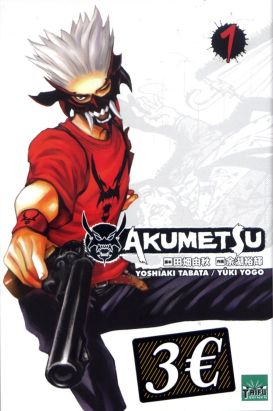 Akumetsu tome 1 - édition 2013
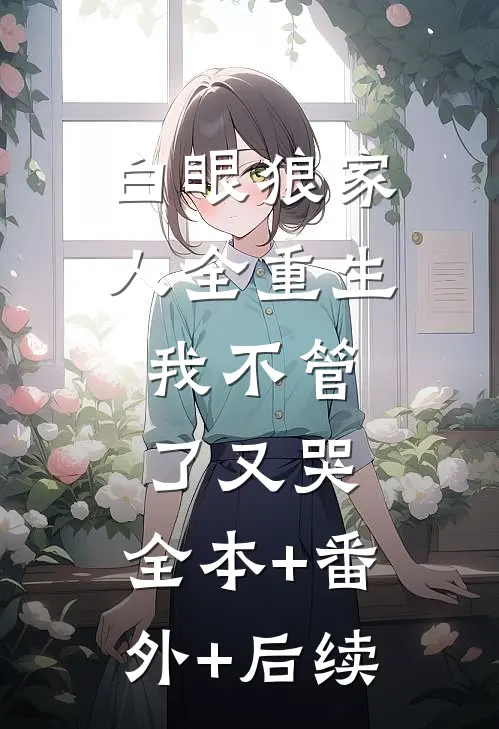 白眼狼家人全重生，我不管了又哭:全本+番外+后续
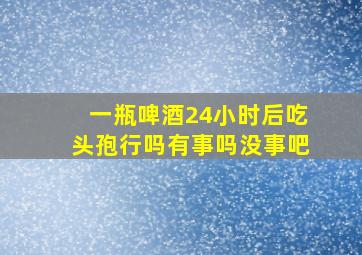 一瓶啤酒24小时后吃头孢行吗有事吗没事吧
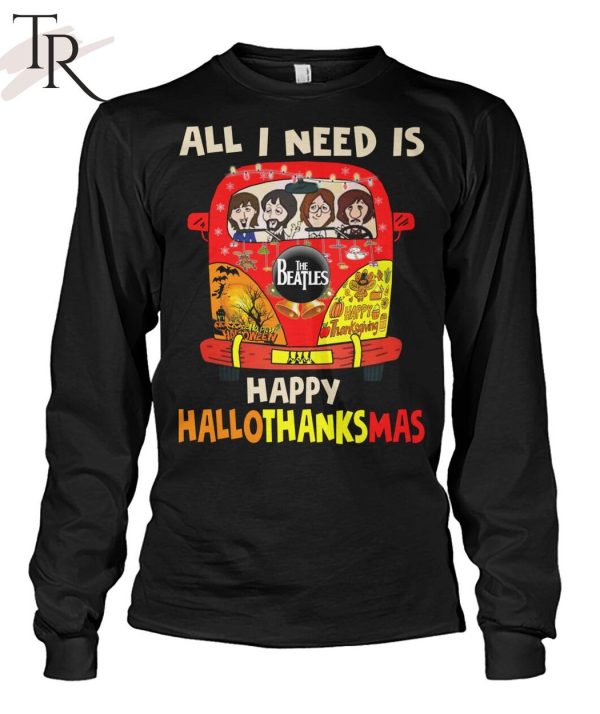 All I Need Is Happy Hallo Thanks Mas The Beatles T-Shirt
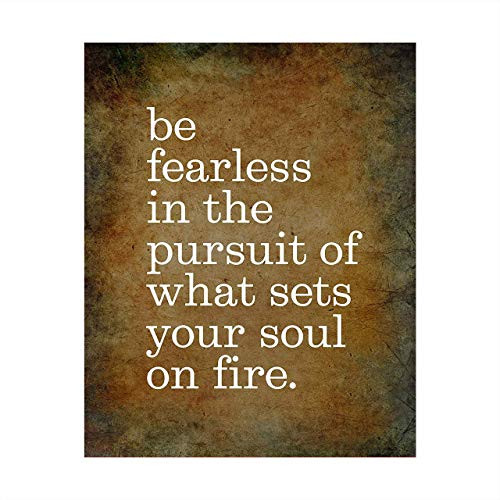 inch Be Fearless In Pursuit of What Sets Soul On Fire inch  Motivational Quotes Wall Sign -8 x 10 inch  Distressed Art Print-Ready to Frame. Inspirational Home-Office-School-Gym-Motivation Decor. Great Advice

Task instructions: Please put all five records into a Markdown table with the columns "Row" and "Text," numbering each row and skipping any blank lines. Leave the pictures out of the table.

Answer box:
| Row | Text |
|---|---|
| 1 |  Akumetsu tome 1 - édition 2013 |
| 2 |  白眼狼家人全重生，我不管了又哭:全本+番外+后续 |
| 3 |  一瓶啤酒24小时后吃头孢行吗有事吗没事吧 |
| 4 |  All I Need Is Happy Hallo Thanks Mas The Beatles T-Shirt |
| 5 |  inch Be Fearless In Pursuit of What Sets Soul On Fire inch  Motivational Quotes Wall Sign -8 x 10 inch  Distressed Art Print-Ready to Frame. Inspirational Home-Office-School-Gym-Motivation Decor. Great Advice |